In a comment on Peter’s Facebook feed, Furey responded:
I met with the Friends of Crescent Beach two weeks ago and have been able to facilitate a meeting between Friends of Crescent Beach representatives and representatives for the Department of Transportation this Thursday…. In my meeting with Friends of Crescent Beach, they advanced two proposals.
1. Would it be possible to reduce the shoulder of the paved highway from 5’ feet to 3’ feet, and;
2. Could the sand removed from the road side of the dunes be returned to the beach side of the dunes.
In my view, these are reasonable options for consideration. I have advanced these options with TIR representatives on behalf of Friends of Crescent Beach. I will continue to work with the Friends of Crescent Beach and TIR representatives in a productive and progressive way. Contrary to what many may believe an MLA does not have the authority or ability to overturn decisions of individual Departments in government. My role as your MLA is to facilitate discussions and dialogue to ensure all voices and concerns are being heard. Recognizing there are limitations on what an MLA is able to achieve, I will continue to advance the concerns of Friends of Crescent Beach with this approach in mind.
Minister Furey misses the central point here. Beaches and their associated dunes are complex, dynamic, fragile systems that protect coastlines from storm damage while supporting wildlife and offering the recreational pleasures Nova Scotians celebrate on our license plates. They are imperilled when road builders with no scientific expertise in beach management start mucking about with excavators.
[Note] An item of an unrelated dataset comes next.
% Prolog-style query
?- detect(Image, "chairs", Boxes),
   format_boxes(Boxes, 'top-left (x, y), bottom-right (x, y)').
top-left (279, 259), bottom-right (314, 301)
Silver Sands Beach at Cow Bay, east of Dartmouth, was a prized recreation spot for Halifax area residents until the Trynor Construction Company destroyed it in the mid-20 century by excavating sand and gravel to build CFB Shearwater and various Halifax office towers. Saint Mary’s University student Magen Lilli Hudak recounts this story of corporate greed and government malfeasance in her fascinating 2004 master’s thesis.
Silver Sands was once touted as one of the Halifax area’s most popular beaches. A “long stretch of fine white sand,” it was flanked by a tree-lined picnic area, situated against a lake. It boasted various sundry amenities — including an open concept pavilion, in the early decades of the twentieth century, and by midcentury, it was equipped with modern style beach canteens and a dancehall.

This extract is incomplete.